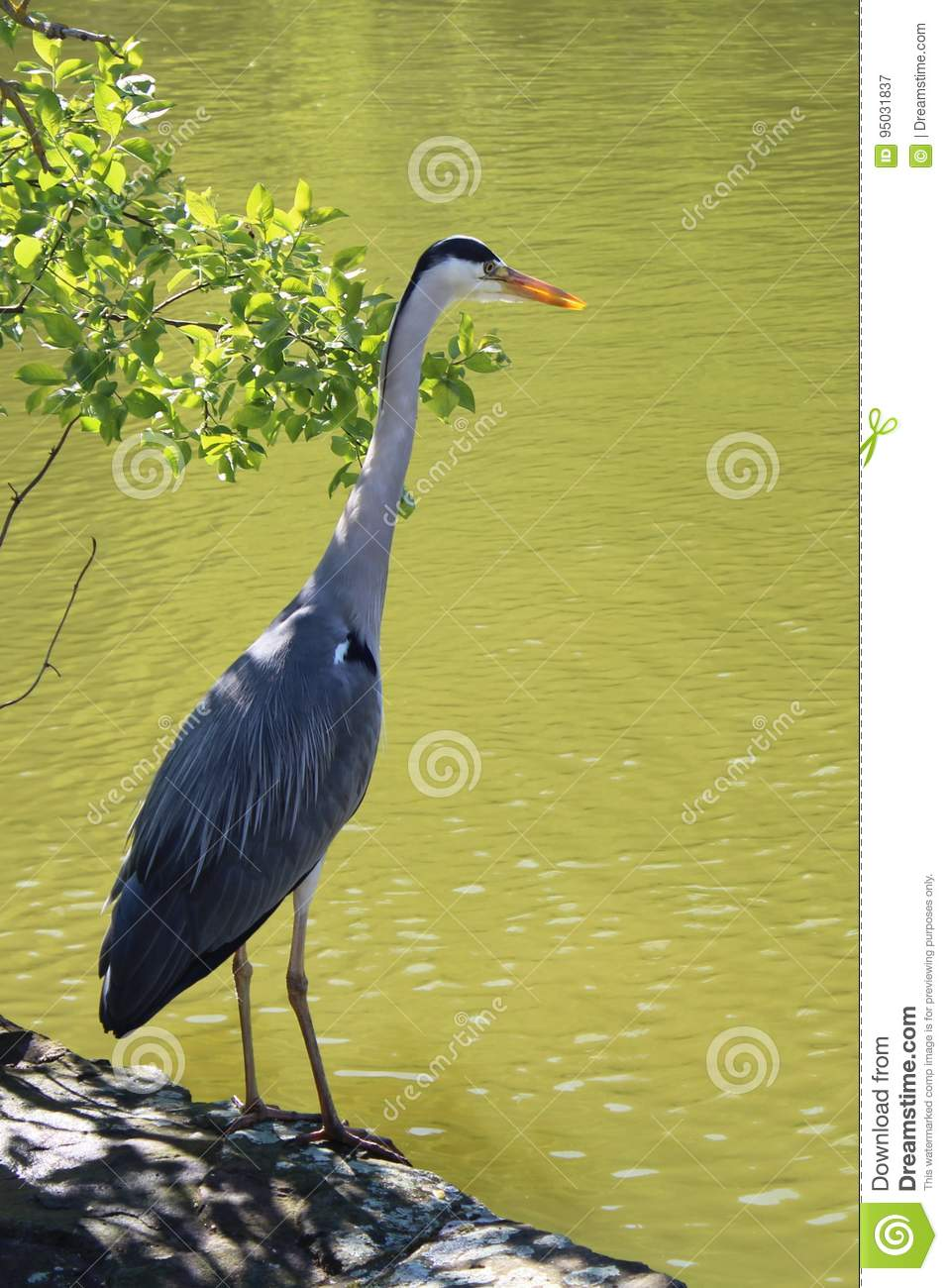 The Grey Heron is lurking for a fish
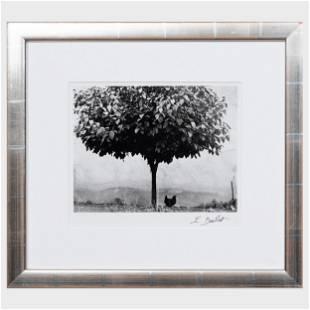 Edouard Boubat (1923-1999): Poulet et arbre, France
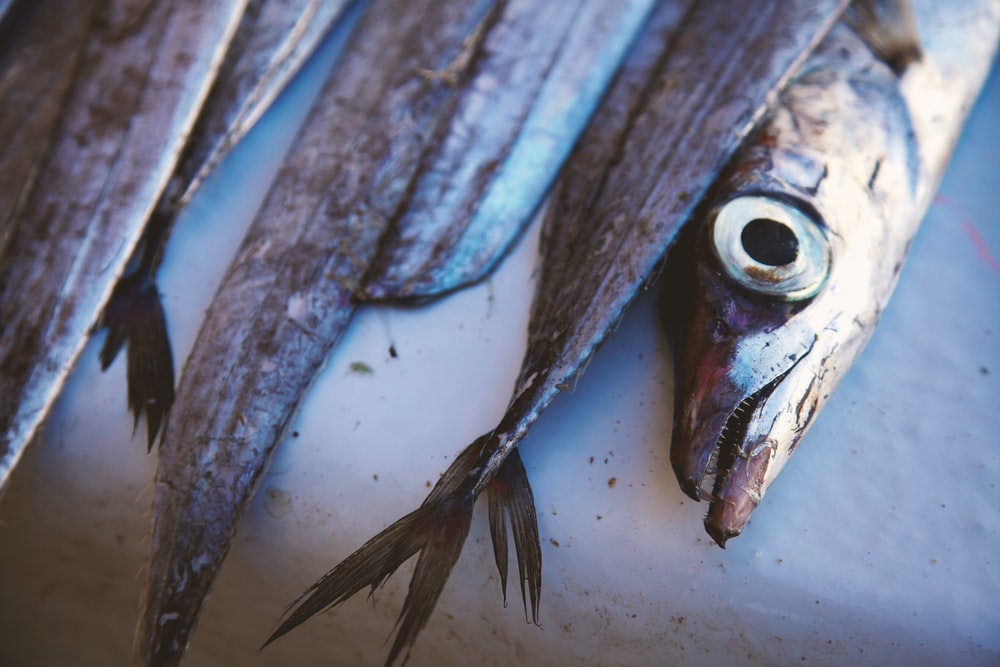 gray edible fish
━━━━━━━━━━━━━━━━━━━━
_EXERCISE DIRECTIONS_
The whole listing, minus its images, should be repeated exactly.

_OUTPUT FOR THIS EXERCISE_
 The Grey Heron is lurking for a fish
 Edouard Boubat (1923-1999): Poulet et arbre, France
 gray edible fish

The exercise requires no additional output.